*Supplied text*
○ ○ ○ ○

# Doweled pen blank experiment



## Daren (Nov 15, 2011)

Another thing I have not made for awhile, pens, I should spin a few I guess. Just messing around I drilled and doweled some blanks before I drilled the tube insert. These are just ash with a walnut dowel. Real simple but people seemed to like them...I give most of my pens away, ones like these usually got grabbed first.


----------



## txpaulie (Nov 15, 2011)

Neat idea, simple and nicely done.

I shall copy it for my own uses, 'cause I'm like that... :angel:

p


----------



## Mickey Cassiba (Nov 17, 2011)

Shamelessly copying as we speak. Cool looking pens Daren.


----------



## chippin-in (Dec 1, 2011)

Very cool stuff Daren. Well played.

Robert


----------



## Kenbo (Dec 1, 2011)

It's ideas like this that make me love this place. Great job on the pens Daren. I will be stealing this idea for sure. Thanks for posting it.


----------



## Kevin (Dec 1, 2011)

That really is cool. I never seen one before this thread. Cool idea. 



.


----------



## SlickSqueegie (Dec 5, 2011)

Awesome Idea! Those turned out great!


----------



## lion6255 (Mar 6, 2012)

Great idea I going to try it!


----------



## Firedkm (Mar 7, 2012)

Great Idea......I think I may steal this one too!


----------



## CodyS (Mar 7, 2012)

Very nicely done! I would steal it if I even had the slightest idea how to turn a pen!


----------



## bearmanric (Mar 7, 2012)

I like it Daren cool. Rick


----------



## BangleGuy (Mar 7, 2012)

○ ○ ○ ○

*Raw records*
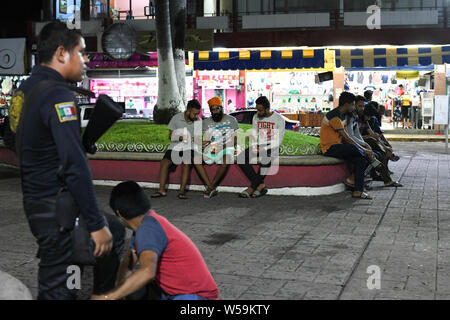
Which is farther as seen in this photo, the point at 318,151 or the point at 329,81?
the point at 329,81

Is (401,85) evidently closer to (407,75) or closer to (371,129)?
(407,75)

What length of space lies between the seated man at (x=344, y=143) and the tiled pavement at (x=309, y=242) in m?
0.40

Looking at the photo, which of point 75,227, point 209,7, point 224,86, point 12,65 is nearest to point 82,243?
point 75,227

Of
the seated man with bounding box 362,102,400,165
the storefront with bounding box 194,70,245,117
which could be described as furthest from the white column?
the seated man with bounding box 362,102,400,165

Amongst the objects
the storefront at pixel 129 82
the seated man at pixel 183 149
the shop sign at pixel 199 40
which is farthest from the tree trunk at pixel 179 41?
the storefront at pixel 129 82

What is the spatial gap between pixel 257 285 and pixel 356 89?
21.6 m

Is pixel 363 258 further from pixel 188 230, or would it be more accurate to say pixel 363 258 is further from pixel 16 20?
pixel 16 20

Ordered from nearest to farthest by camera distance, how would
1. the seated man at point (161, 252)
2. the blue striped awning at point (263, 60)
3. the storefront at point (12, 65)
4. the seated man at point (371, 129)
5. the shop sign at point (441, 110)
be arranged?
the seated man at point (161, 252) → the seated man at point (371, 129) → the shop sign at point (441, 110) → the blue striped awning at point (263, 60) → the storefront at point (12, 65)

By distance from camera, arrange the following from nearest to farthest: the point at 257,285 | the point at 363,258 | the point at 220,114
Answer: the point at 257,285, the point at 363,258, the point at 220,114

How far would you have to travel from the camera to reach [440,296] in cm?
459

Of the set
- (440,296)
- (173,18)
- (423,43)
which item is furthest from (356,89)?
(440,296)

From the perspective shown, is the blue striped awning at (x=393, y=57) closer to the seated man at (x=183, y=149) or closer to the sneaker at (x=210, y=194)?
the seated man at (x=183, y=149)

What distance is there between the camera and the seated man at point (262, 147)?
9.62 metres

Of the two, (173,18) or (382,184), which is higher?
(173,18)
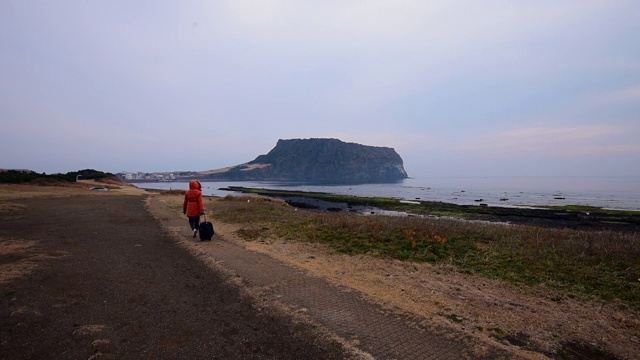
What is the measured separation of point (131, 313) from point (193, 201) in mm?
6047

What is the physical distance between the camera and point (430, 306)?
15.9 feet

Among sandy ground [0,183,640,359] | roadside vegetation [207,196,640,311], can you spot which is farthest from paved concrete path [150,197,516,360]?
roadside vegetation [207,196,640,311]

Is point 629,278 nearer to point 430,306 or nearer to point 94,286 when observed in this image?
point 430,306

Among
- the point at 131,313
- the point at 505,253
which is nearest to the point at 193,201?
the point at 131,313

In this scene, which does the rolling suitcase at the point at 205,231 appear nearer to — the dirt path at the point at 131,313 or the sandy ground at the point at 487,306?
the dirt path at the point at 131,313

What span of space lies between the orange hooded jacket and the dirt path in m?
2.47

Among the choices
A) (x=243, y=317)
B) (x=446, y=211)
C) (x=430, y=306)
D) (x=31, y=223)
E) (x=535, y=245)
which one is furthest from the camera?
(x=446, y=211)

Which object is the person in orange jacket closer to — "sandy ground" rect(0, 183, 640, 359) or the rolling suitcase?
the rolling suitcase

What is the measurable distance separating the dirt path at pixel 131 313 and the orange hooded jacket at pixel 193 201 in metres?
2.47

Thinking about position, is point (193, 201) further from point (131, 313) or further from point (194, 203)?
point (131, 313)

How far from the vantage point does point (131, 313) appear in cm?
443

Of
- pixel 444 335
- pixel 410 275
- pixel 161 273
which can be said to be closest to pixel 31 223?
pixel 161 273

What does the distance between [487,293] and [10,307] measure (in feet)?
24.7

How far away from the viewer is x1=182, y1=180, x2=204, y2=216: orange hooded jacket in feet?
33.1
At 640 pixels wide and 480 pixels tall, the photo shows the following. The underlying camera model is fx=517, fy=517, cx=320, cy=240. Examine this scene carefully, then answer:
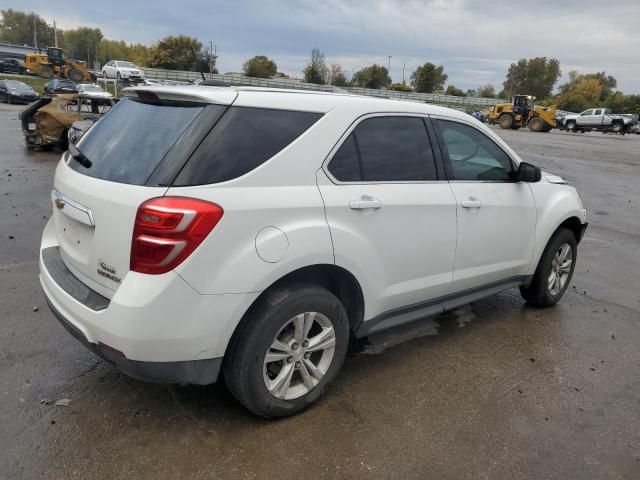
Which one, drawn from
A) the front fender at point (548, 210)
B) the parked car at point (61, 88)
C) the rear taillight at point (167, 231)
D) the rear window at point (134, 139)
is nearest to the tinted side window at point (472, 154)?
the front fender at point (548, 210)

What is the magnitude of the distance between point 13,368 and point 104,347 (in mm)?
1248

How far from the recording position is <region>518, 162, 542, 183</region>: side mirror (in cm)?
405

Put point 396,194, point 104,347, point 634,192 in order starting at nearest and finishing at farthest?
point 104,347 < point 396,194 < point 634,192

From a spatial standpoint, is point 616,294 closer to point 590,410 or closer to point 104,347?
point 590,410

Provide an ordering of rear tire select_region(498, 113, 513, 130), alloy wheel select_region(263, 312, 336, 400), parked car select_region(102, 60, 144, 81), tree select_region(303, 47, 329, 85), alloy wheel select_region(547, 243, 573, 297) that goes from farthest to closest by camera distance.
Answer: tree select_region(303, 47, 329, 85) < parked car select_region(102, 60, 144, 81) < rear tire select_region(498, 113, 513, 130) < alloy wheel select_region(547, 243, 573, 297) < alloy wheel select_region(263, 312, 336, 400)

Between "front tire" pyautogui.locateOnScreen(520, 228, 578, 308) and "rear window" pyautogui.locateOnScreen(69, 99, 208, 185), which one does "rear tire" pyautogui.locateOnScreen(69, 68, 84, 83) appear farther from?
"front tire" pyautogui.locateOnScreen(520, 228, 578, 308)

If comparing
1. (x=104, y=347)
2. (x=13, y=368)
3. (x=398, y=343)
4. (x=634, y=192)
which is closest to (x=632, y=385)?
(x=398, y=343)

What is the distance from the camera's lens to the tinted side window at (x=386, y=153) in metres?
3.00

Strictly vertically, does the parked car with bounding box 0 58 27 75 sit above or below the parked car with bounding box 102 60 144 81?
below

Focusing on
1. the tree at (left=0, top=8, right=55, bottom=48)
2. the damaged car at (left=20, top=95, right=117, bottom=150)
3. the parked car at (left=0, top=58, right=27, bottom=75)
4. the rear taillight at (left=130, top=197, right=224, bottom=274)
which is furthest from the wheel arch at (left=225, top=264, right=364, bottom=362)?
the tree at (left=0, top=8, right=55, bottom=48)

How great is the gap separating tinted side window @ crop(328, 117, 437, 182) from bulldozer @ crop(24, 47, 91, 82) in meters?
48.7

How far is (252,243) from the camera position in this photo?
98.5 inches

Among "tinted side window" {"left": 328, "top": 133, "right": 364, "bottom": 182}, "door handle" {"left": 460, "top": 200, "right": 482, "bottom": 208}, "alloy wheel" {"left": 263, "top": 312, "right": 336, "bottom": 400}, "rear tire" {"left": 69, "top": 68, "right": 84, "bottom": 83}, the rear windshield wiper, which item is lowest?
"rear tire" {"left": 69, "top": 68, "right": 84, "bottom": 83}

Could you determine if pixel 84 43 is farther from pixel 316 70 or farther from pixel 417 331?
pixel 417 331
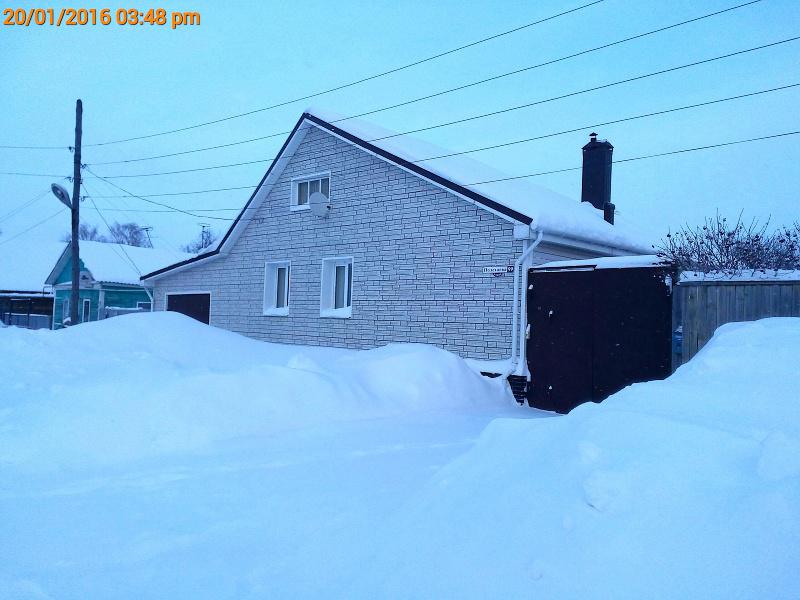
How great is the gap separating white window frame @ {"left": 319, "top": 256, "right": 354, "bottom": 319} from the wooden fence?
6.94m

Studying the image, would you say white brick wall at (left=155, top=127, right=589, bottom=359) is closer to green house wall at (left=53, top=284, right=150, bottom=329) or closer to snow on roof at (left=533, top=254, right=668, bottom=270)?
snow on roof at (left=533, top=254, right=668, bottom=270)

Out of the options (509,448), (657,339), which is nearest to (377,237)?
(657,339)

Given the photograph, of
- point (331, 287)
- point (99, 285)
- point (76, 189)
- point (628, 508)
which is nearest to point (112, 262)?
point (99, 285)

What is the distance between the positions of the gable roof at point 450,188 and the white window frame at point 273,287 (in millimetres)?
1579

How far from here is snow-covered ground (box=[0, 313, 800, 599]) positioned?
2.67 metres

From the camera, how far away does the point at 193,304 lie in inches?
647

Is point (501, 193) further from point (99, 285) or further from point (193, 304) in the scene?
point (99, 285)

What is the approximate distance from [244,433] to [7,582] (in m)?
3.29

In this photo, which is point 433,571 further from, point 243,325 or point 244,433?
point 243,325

○ ○ ○ ○

*To be done*
a: Rewrite everything from "Neat idea, simple" down to "looking pens Daren." in the doweled pen blank thread, replacing "Shamelessly" with "Gladly".
b: In the doweled pen blank thread, what wood and what dowel did Daren use for the blanks?
c: Carry the doweled pen blank thread forward from its last line.

*Response list*
a:
Neat idea, simple and nicely done.

I shall copy it for my own uses, 'cause I'm like that... :angel:

p


----------



## Mickey Cassiba (Nov 17, 2011)

Gladly copying as we speak. Cool looking pens Daren.

b: Ash with a walnut dowel.

c:
Daren, so if you wouldn't mind revealing a secret or two... Did you bore out the holes to a precise size and press fit the walnut dowels (with less glue)? or did you use some matching glue/epoxy to fill a slip fit? 

Also, any concerns about humidity expansion differences between the end grain dowel and the face grain, or was everything stabilized?

Just curious!

Thanks for sharing!!! 

BG


----------



## Daren (Mar 7, 2012)

BangleGuy said:


> Did you bore out the holes to a precise size and press fit the walnut dowels (with less glue)? or did you use some matching glue/epoxy to fill a slip fit?
> 
> Also, any concerns about humidity expansion differences between the end grain dowel and the face grain, or was everything stabilized?



I drilled tight holes and used thin CA glue. You can't mess around or the dowel and hole start to swell and you won't get the dowel in there, glue it and jam it.

No problems with movement. Kiln dried wood. Ash and walnut are pretty stable species to start with.

Good questions.

.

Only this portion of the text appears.